It's really fun, a fascinating interview, and you're about to hear it.
So here's the show.
Thanks for listening.
Here's the show. Thanks for listening.
Giant lasers and the bizarre cores of planets, this week on Planetary Radio.
Welcome to the travel show that takes you to the final frontier.
I'm Matt Kaplan of the Planetary Society. You might think I was talking
about two different topics in that opening teaser line, lasers, cores of planets. You'd be wrong.
Today we go to the Lawrence Livermore Lab's National Ignition Facility, home of the world's
most powerful lasers, where they are reproducing the fantastic pressures at the center of giant
planets like Jupiter.
Emily Lakdawalla previews a Martian encounter with a comet,
while Bill Nye is collecting stardust, real interstellar stardust.
Out there at the other end of the show, Bruce Betts is waiting in his office to tell us what's up.
First up is the Planetary Society's senior editor.
Emily, first question, is our Earthling flotilla in orbit around Mars in any danger? The answer to that question is we think probably not. But just to be super extra
safe, they're going to take the orbiters that are at Mars and hide them behind Mars during the
closest approach of all the dust at the comet. Which resulted in this terrific graphic that we
have up. It's part of this August 13th blog entry of Mars
protecting the poor little orbiters. It's sort of funny because Mars has a bad reputation for what
it generally does to spacecraft. But in this case, Mars is going to be helping our spacecraft stay
safe. So no danger, hopefully, but you're still pretty excited about this. Oh, yes, because what
we have now is a long period comet that's never been into the inner solar system before flying past a veritable flotilla of scientific spacecraft
that are poised and ready to do
at least a week's worth of observations on this thing.
What are they actually going to see?
Will they see the nucleus of this comet?
There's only one spacecraft that's going to be able
to get us any detail on the nucleus of the comet,
and that's Mars Reconnaissance Orbiter
and its super high-resolution camera, HiRISE. But all of the
other orbiters, and even the rovers, are going to be able to take pictures that show us the coma
and also study what happens when a gigantic comet coma impacts the atmosphere of a planet with an
atmosphere. There's actually one mission that's going to be arriving there just before the comet
gets there, whose sole purpose in life is to study the upper atmosphere of a planet.
And the MAVEN team is so excited about being able to see what happens when a comet coma hits a planet.
And that, by the way, is a mission, MAVEN, that we will be talking about on an upcoming Planetary Radio Live in late September.
So stay tuned for that as well.
In the blog entry, you've got a day-by-day
rundown of what will be happening. That's right. And there's a whole lot of different kinds of
observations designed to study the coma, what its structure is, how it varies over time,
learn the spin rate of the comet, learn how bright or dark the surface of the comet is,
because all the comets we've seen so far to date have been extremely dark, but we don't know if
they're born that way or they get that way on repeated passages by the sun. And this comet has
never passed the sun before, so it could turn out to be bright. Finally, there's going to be a really
awesome opportunity with the Odyssey spacecraft to image Mars and the comet in the same long strip,
and I can't wait to see that. I hope it works. It's all coming up. Stay tuned. Serendipity and
orbit around Mars as a comet passes close by. Thanks so much, Emily.

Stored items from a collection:
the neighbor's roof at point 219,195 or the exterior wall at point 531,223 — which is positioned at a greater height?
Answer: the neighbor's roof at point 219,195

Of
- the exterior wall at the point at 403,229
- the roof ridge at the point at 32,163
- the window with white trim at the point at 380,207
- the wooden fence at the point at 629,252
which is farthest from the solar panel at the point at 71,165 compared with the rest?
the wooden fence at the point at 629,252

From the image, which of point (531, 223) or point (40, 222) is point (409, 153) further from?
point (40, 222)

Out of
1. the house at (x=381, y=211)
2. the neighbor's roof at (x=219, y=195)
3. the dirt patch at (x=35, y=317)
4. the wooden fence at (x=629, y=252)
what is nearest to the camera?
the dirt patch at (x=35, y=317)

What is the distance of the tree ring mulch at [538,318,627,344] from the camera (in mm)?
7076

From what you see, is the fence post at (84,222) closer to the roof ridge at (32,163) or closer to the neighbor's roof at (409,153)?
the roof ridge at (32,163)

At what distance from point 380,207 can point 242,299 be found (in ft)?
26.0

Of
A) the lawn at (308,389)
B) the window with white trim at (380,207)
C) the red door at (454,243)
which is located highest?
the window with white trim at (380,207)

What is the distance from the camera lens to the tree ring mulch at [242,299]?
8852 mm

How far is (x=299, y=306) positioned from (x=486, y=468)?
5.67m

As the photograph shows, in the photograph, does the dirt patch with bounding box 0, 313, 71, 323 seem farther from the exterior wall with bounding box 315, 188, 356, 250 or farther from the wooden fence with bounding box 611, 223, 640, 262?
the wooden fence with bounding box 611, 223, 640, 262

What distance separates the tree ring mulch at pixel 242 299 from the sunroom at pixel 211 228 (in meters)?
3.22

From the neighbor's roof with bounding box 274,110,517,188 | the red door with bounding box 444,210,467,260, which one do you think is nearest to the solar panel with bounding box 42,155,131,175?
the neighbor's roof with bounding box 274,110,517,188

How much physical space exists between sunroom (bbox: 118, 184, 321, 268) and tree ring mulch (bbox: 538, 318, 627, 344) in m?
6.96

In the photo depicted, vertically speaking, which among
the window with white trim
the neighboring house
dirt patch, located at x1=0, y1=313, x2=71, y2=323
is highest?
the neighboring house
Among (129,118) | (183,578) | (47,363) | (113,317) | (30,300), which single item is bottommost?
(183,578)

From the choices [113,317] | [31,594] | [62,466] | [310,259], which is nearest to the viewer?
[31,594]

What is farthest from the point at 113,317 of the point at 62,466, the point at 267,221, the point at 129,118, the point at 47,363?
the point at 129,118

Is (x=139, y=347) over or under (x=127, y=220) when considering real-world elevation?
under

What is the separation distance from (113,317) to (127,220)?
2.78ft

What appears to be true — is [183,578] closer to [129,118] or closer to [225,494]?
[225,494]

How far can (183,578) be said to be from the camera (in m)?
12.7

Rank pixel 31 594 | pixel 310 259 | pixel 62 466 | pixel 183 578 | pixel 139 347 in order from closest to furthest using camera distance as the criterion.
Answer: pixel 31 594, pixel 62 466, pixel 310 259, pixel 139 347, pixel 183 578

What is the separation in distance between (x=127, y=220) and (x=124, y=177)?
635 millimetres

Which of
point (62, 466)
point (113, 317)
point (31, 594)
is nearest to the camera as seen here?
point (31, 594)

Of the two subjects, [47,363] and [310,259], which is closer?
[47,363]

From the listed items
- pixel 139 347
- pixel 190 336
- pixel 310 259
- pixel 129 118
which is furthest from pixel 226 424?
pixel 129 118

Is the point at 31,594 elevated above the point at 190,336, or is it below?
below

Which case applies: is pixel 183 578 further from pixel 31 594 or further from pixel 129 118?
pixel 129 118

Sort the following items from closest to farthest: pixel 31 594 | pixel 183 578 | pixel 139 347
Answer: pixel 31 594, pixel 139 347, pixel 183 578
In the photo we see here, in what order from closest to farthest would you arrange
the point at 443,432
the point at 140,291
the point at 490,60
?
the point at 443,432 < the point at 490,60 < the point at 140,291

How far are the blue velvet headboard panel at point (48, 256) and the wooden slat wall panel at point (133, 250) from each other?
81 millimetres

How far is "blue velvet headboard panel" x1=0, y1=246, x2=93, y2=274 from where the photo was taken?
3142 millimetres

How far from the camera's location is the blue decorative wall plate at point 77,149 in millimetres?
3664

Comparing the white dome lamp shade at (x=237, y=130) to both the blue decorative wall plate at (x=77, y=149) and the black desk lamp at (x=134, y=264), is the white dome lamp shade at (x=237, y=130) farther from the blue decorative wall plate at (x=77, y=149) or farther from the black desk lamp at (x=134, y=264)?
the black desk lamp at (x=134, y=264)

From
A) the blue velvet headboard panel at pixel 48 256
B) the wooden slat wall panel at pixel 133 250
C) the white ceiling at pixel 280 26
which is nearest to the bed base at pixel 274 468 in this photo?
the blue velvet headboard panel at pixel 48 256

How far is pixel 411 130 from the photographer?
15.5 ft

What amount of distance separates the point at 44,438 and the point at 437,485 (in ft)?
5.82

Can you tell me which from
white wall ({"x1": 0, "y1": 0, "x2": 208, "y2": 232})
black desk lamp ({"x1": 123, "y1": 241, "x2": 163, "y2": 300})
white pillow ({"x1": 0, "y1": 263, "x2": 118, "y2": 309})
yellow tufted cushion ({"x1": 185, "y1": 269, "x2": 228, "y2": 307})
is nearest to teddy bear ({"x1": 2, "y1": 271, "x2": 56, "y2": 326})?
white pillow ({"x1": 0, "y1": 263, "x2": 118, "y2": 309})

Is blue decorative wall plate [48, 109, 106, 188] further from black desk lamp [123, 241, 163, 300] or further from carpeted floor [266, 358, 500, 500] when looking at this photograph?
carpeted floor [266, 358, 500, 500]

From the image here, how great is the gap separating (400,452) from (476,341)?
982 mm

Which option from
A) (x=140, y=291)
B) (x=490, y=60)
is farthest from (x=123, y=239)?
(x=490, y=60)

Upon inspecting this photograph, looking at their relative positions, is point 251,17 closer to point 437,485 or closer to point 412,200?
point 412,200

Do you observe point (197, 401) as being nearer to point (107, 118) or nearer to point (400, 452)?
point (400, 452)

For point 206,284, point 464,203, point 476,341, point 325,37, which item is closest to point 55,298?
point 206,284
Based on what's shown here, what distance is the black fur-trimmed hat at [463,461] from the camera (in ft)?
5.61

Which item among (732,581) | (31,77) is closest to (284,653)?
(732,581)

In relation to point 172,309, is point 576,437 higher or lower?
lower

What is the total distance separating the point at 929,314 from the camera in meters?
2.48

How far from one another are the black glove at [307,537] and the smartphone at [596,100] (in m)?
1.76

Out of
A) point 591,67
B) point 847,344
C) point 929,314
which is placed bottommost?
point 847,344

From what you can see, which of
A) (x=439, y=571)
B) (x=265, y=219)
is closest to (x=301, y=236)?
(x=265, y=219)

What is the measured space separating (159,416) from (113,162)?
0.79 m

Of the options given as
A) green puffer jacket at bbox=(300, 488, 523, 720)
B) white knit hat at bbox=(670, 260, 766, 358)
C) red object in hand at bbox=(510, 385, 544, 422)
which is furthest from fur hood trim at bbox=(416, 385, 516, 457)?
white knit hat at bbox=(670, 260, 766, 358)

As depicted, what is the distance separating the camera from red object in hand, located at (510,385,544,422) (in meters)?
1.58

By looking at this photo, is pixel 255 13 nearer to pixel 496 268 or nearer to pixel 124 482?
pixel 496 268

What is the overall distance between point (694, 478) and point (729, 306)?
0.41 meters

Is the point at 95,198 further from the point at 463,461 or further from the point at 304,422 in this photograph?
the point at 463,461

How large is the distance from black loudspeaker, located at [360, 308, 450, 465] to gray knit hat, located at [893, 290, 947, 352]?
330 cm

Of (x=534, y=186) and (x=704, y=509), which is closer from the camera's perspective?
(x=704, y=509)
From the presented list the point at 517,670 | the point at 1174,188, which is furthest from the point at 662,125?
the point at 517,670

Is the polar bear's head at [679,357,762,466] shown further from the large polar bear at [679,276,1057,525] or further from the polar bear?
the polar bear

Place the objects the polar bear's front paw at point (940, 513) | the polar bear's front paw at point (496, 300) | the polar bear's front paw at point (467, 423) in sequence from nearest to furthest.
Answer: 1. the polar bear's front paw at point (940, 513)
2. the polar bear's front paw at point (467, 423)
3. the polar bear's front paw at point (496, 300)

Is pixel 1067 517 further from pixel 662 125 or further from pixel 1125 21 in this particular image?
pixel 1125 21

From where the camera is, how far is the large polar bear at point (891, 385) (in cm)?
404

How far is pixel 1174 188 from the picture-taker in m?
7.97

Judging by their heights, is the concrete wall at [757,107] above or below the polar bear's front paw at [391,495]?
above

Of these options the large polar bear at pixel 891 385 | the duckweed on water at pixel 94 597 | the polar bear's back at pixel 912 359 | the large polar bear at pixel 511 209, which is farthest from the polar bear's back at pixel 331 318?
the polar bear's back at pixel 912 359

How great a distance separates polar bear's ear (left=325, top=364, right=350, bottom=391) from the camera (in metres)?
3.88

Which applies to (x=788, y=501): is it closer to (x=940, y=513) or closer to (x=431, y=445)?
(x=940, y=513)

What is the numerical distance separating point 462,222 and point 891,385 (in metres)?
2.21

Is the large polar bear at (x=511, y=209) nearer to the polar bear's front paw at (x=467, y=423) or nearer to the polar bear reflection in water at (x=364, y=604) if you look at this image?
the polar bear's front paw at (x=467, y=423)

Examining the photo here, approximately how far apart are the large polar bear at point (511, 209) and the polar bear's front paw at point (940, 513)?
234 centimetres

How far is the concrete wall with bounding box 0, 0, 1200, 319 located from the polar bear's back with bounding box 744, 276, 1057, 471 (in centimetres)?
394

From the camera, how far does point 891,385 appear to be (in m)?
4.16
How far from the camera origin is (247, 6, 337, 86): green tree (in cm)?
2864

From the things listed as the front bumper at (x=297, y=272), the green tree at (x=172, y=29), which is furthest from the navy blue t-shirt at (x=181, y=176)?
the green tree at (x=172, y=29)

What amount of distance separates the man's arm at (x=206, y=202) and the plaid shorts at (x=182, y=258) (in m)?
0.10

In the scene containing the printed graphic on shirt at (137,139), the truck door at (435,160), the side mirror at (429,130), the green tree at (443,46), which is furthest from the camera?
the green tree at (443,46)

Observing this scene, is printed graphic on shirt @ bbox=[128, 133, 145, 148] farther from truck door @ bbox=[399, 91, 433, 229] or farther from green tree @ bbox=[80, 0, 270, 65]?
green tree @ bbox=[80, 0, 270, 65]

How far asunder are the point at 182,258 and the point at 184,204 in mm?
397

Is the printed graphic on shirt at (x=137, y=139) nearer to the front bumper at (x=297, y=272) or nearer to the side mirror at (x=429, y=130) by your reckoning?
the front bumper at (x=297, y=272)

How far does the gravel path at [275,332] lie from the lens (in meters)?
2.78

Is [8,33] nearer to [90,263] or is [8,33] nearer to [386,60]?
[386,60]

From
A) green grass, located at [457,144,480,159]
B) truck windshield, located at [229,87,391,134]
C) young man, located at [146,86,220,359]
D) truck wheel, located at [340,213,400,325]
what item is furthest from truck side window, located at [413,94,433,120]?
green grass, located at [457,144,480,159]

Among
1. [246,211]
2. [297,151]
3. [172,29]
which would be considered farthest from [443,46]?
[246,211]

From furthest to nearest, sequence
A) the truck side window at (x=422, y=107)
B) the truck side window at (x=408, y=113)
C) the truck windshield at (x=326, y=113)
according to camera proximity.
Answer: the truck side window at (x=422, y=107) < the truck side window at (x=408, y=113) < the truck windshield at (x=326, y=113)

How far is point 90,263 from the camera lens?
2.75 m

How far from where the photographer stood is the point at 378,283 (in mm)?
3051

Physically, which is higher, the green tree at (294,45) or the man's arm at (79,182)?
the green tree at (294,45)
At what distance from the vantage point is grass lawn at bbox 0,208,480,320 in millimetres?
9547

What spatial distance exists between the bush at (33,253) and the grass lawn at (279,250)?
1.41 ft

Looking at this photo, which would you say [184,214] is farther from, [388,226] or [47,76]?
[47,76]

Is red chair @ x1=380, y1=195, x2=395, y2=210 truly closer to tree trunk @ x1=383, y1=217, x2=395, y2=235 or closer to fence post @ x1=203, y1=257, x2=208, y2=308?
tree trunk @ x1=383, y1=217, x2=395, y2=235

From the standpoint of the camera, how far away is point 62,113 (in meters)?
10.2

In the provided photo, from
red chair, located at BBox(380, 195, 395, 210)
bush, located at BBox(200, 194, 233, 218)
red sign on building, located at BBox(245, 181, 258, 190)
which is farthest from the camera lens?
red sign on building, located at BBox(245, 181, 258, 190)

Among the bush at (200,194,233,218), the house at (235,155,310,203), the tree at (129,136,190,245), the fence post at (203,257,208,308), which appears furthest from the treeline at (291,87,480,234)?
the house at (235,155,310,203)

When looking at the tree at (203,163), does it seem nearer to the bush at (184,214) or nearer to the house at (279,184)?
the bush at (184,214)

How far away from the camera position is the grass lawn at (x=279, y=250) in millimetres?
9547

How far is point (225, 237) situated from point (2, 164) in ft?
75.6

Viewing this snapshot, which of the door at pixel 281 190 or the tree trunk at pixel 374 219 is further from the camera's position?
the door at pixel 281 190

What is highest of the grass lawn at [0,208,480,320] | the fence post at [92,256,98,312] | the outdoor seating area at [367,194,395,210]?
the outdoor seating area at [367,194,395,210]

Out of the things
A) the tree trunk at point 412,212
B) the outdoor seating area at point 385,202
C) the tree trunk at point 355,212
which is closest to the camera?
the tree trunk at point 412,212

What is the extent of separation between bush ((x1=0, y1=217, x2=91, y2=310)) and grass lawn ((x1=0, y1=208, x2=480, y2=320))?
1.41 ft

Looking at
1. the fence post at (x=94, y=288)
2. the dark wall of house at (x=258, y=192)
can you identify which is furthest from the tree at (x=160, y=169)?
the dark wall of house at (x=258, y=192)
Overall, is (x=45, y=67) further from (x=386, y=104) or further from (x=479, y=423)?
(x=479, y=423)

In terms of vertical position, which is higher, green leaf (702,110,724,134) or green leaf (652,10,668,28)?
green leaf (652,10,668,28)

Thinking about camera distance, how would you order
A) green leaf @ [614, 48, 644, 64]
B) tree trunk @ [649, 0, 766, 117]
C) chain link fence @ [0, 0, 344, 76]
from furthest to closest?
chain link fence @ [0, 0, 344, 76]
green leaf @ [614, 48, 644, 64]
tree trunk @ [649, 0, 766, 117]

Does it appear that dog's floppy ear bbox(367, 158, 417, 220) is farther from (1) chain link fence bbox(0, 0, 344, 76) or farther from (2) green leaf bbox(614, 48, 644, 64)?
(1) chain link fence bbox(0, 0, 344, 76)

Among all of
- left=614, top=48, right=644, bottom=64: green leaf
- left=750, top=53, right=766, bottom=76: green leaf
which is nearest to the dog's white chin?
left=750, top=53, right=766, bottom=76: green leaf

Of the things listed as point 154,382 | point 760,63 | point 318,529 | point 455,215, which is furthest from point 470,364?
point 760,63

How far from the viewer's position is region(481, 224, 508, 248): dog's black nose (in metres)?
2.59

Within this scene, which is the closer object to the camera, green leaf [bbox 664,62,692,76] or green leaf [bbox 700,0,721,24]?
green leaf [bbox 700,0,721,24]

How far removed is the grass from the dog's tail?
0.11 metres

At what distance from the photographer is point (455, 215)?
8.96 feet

**Instructions:**
(1) Answer these questions from the radio transcript:
(a) What facility is called home of the world's most powerful lasers?
(b) Which spacecraft is the only one able to show detail on the comet's nucleus?
(c) Which spacecraft will image Mars and the comet in the same long strip?
(2) List every line of the records that contains the word "chain".
The radio transcript and the records have no connection to each other.

**Exercise answers:**
(1)
(a) The Lawrence Livermore Lab's National Ignition Facility
(b) Mars Reconnaissance Orbiter, with its HiRISE camera
(c) The Odyssey spacecraft

(2)
C) chain link fence @ [0, 0, 344, 76]
chain link fence @ [0, 0, 344, 76]
Does it appear that dog's floppy ear bbox(367, 158, 417, 220) is farther from (1) chain link fence bbox(0, 0, 344, 76) or farther from (2) green leaf bbox(614, 48, 644, 64)?
(1) chain link fence bbox(0, 0, 344, 76)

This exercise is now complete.